Na prática, eu preciso transformar esse código em experiências possíveis na escola e em formas justas de acompanhar o que a turma aprendeu. Não se trata de avaliar quem dança melhor. Trata-se de observar se as crianças conseguem criar, participar, escutar e falar sobre as vivências em dança com respeito. A seguir, reuni caminhos que cabem na rotina dos anos iniciais.
O que a habilidade EF15AR12 pede, de verdade?
A EF15AR12 pede que eu crie situações em que os estudantes vivenciem danças na escola e conversem sobre essas experiências sem rir, excluir ou diminuir ninguém. Em linguagem de sala de aula: a criança precisa perceber que cada corpo se movimenta de um jeito, que dançar sozinho e em grupo produz sensações diferentes e que as ideias da turma podem virar repertório para novas criações. Também espera-se que ela use palavras para contar o que viu, sentiu e descobriu: rápido, lento, alegre, tímido, junto, separado, roda, gesto, ritmo e outras. O foco não é decorar informações sobre uma dança nem executar técnica com perfeição. É participar de processos de criação, reconhecer as contribuições dos colegas e discutir dança com respeito às diferenças culturais e pessoais. Por isso, uma boa atividade combina movimento, conversa e registro simples, sempre acolhendo quem prefere começar aos poucos.
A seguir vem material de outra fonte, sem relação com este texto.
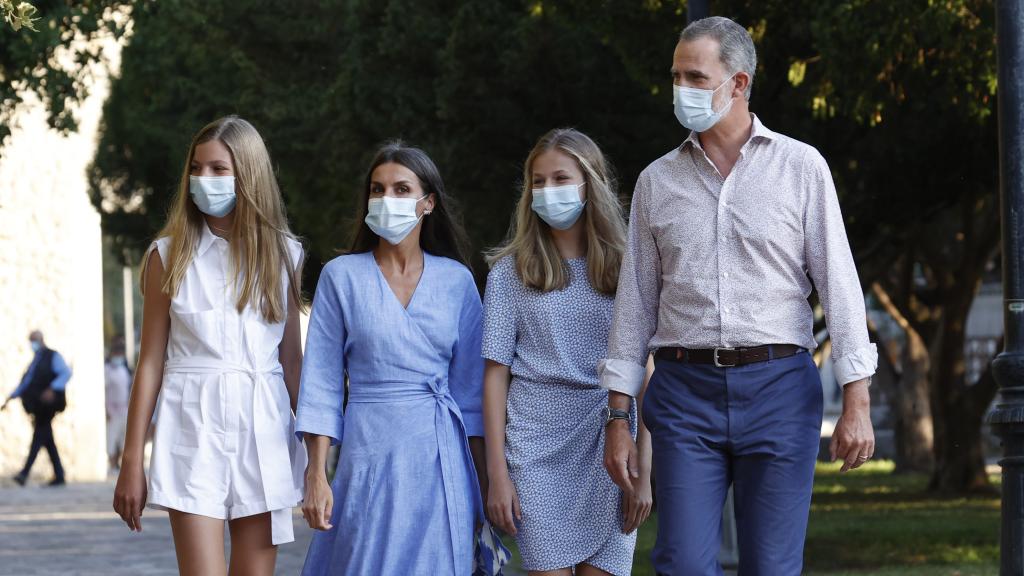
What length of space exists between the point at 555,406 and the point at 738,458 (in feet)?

“Discutir, com respeito e sem preconceito, as experiências pessoais e coletivas em dança vivenciadas na escola, como fonte para a construção de vocabulários e repertórios próprios.”
A habilidade pertence à unidade temática Dança, no objeto de conhecimento Processos de criação, e pode ser desenvolvida do 1º ao 5º ano. Na consulta completa do código EF15AR12, encontro mais possibilidades de questões e recortes para planejar.
Como trabalhar EF15AR12 em sala?
1. Roda de movimentos com nomes criados pela turma
Eu organizo a turma em roda e convido cada criança a propor um movimento simples: bater palmas, girar, abaixar, caminhar de lado ou balançar os braços. Depois, todos repetem. A turma pode dar nomes aos movimentos, como “onda”, “robô”, “passo formiga” ou “vento forte”. No fim, pergunto: qual movimento foi fácil? Qual foi diferente? Como fizemos para respeitar a ideia de cada colega?
2. Dançar emoções sem exigir exposição
Em cartões ou oralmente, apresento emoções como alegria, calma, surpresa e coragem. Em duplas ou pequenos grupos, as crianças inventam movimentos para uma delas. Quem não quiser se apresentar no centro pode criar junto, observar e descrever o que percebeu. Assim, eu deixo claro que participar não significa obrigatoriamente fazer solo.
3. Criação com começo, meio e fim
Com uma música curta ou apenas palmas marcando o tempo, os grupos criam três momentos: começar parado, fazer dois ou três movimentos e terminar em uma pose. O combinado é aproveitar ao menos uma ideia de cada integrante. Depois da apresentação, os colegas fazem comentários respeitosos: “Eu percebi...”, “Gostei de...”, “Essa parte me lembrou...”.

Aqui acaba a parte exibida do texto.